_Set problem_
Return, word for word, the part of the passage on consumer information law from "This subpart draws" up to and including "is therefore complicated.".

_Selected extract_
[Start]

This subpart draws some lessons from considering trademark issues in light of the broader consumer information system.
Consumer Information Law as a Complex System
The consumer information "ecosystem" is complex. Its many players and regulatory regimes overlap and interact in a variety of ways, some not immediately obvious. Evaluating any particular doctrine or answering any question that implicates multiple bodies of law is therefore complicated.
Some judicial ramifications are discussed below, but it is worth considering the challenges for those looking to improve the operation of consumer information law as a policy matter. (186) Suppose a food advocacy organization wishes to stabilize the meaning of the term "local." Any effort requires looking to multiple doctrines while considering the activities of multiple institutional actors. For example, the term "local" raises issues of the line between express and implied falsehoods. The claim that a food is local encompasses a range of meanings--for example, it was grown locally, it was packaged locally, local workers grew the food, the inputs used were local, the proceeds of the sale will be directed to or spent within the area, and so on. Additionally, the term may encompass a geographic range, from within the county to within the state to within the country. Some of these claims may be true; others, false. A false advertising suit (187) faces the difficulty of determining which meanings are perceived by the intended audience, but that analysis assumes that the use of local may encompass a range of meanings.
Our advocacy group moves up the line and attempts to secure an official definition of local. Here, it will have to account for a government regulator. Now the goal is to fix meaning broadly, rather than to deem a particular message as being within or without a range of permissible meanings. The desired official, fixed definition may become a double-edged sword, potentially excluding members of the enacting coalition. Where once a range of meanings could satisfy a sense of what it means to be local, (188) the term's meaning will likely become more circumscribed, presenting issues of under- and overinclusion and a differing calibration of the rules/standards divide (not to mention the risk that once the battle at the regulatory level begins, interests with a contrary definition of local might prevail). That change will, in turn, filter back down to other consumer information regimes, as consumers who attach one meaning to the term as part of everyday language may adopt another in response to an official interpretation.
Or we can move down the line to the trademark solution, forming a certifying body to promote a specific vision of the meaning of local. These efforts would face the collective action problem of establishing a certifying entity with (1) the requisite independence from the sellers it would benefit, and (2) the resources to produce a signal strong enough to be heard above the noise generated by those promoting differing definitions. Because not all competing labels are legitimate, (189) the amount of competing noise would also depend on other regimes and actors. That is, does the FTC crack down on loose certification practices? Does state law allow a remedy when consumers are deceived by lax certifiers? (190)
Though not intractable, these issues underscore the fact that the complexity of the task reaches beyond choosing the optimal definition of local. They also create challenges for administering trademark law.

[End]

_Data supplied_
[Start]

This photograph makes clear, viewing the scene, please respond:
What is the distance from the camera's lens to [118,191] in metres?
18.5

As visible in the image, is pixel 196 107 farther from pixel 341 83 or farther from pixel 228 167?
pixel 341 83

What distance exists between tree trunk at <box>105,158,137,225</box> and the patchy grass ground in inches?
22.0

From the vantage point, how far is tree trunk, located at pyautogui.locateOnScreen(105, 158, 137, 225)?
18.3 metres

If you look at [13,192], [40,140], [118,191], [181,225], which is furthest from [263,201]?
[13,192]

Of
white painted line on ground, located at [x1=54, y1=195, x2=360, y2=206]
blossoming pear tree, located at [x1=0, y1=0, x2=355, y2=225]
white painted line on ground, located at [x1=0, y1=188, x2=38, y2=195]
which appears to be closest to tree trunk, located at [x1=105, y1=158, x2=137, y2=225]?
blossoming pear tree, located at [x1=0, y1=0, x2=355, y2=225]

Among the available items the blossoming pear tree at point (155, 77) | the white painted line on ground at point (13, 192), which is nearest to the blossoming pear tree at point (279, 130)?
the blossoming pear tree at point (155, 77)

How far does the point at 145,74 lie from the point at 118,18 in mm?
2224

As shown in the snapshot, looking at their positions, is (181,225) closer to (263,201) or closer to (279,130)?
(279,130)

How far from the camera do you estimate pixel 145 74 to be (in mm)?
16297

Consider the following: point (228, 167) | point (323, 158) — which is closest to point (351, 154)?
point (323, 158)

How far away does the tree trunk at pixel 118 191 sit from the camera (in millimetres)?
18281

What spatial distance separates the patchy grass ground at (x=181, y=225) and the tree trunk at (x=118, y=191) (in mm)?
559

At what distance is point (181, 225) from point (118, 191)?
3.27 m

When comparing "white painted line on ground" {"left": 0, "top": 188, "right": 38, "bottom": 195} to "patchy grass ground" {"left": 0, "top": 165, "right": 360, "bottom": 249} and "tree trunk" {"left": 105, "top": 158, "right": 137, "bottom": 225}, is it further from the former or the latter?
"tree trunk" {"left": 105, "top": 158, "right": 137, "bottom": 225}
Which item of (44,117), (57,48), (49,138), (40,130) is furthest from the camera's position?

[End]

_Expected output_
This subpart draws some lessons from considering trademark issues in light of the broader consumer information system.
Consumer Information Law as a Complex System
The consumer information "ecosystem" is complex. Its many players and regulatory regimes overlap and interact in a variety of ways, some not immediately obvious. Evaluating any particular doctrine or answering any question that implicates multiple bodies of law is therefore complicated.